Chemistry department to host lecture, seminar on drug discovery

GVL / Courtesy - gvsu.edu
Dr. Brian Shoichet, Prof. of Pharmaceutical Chemistry, University of California, San Francisco

GVL / Courtesy – gvsu.edu Dr. Brian Shoichet, Prof. of Pharmaceutical Chemistry, University of California, San Francisco

Anne Marie Smit

Grand Valley State University’s chemistry department will be hosting professor Brian Shoichet Thursday, Oct. 5, and Friday, Oct. 6, for a public lecture and seminar on the discovery of drugs and the advancements and challenges of modern medicine. 

These events are financed by the Arnold C. Ott Lectureship in Chemistry, an endowment from Arnold C. Ott, one of the co-founders of GVSU and a well-known chemist in West Michigan. With the funds provided by Ott, the chemistry department seeks notable chemists to invite to campus to lecture on their current research. 

To decide whom to invite, a group of four chemistry professors came together to discuss research that has caught their eye, but they avoided those new to the scene. 

“The whole lectureship was designed to bring high-power chemists,” said Stephen Matchett, chemistry professor at GVSU. “That was Professor Ott’s desire: to take this college he helped found and kick it up again another notch by bringing really high-power people in for our students to see.”

Shoichet is a professor of pharmaceutical chemistry from University of California, San Francisco (UCSF). The Shoichet Lab blends theoretical and experimental biophysical chemistry and chemoinformatics for the discovery of drugs and has widespread acclaim, with more than 180 published articles that have been cited more than 27,000 times, according to an email from Shoichet. 

The lecture scheduled for Thursday at 6 p.m. is titled “How Are New Drugs Discovered?” and will be held in the Grand River Room of the Kirkhof Center. In this talk, Shoichet will explore drugs as the foundation of modern medicine and the social, economic and technological events that lead to their discovery. Additionally, he will discuss the challenges the modern field faces, as well as recent discoveries that propel it forward. 

Thursday’s talk will engage a broader audience, open to both students and the public. 

“It’s the more accessible of the two talks,” Matchett said. “Students who are in the biomedical health sciences, chemistry or even cell-molecular biology might be interested.” 

Andrew Korich, an assistant professor of chemistry at GVSU, clarified that the lecture isn’t limited to people of scientific disciplines and should be suitable even for students unfamiliar with concepts in chemistry. 

“Even a non-scientific person will walk away with a big-picture understanding of the process of drug discovery, how they go from a conceptual idea to hard research,” Korich said. 

Korich explained that the purpose of the lectureship isn’t just for prominent chemists to give talks, but for students to get a sense of where they are, where they might want to go next and how to get there. 

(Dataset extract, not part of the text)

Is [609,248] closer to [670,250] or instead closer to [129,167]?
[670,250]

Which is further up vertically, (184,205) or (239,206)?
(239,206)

“One of the greatest parts of the lectureship is the student interactions with the chemists,” Korich said. “On Thursday, before the lecture, we have a luncheon. It’s a great way for students interested in graduate school to network, get their names in someone’s ear.”

A reception will be held at 5 p.m. Thursday, which will give students the opportunity to connect with Shoichet and maybe share their own research with him. This reception is only open to chemistry students. 

“The purpose of that reception is for students to talk with the chemists,” Matchett said. “We even have the students put up posters of their own research here, so he or she can walk by and take a look at it, ask a question or two.”

Chemistry students can increase their exposure to Shoichet’s research at the seminar planned for Friday at 1 p.m. in the Pere Marquette Room of the Kirkhof Center. During the seminar, Shoichet will discuss structure-based discovery for under- and over-studied GPCRs. 

Unlike Thursday’s lecture, the seminar is not a public event. It is intended for chemistry students who have completed at least one semester of general chemistry and want to see some concepts learned in the classroom applied in professional research. 

Matchett said chemistry students in particular can benefit from going to both the lecture and the seminar. The lecture gives them a broad understanding of the process of drug discovery, and the seminar allows them to engage with more complicated concepts they might have learned in class. 

“The people who are farther up are riveted,” Matchett said. “The people who are at that transition get a feel for ‘wow, there’s a lot going on here. I saw this piece; I learned that in lecture.’ They start to make those connections.”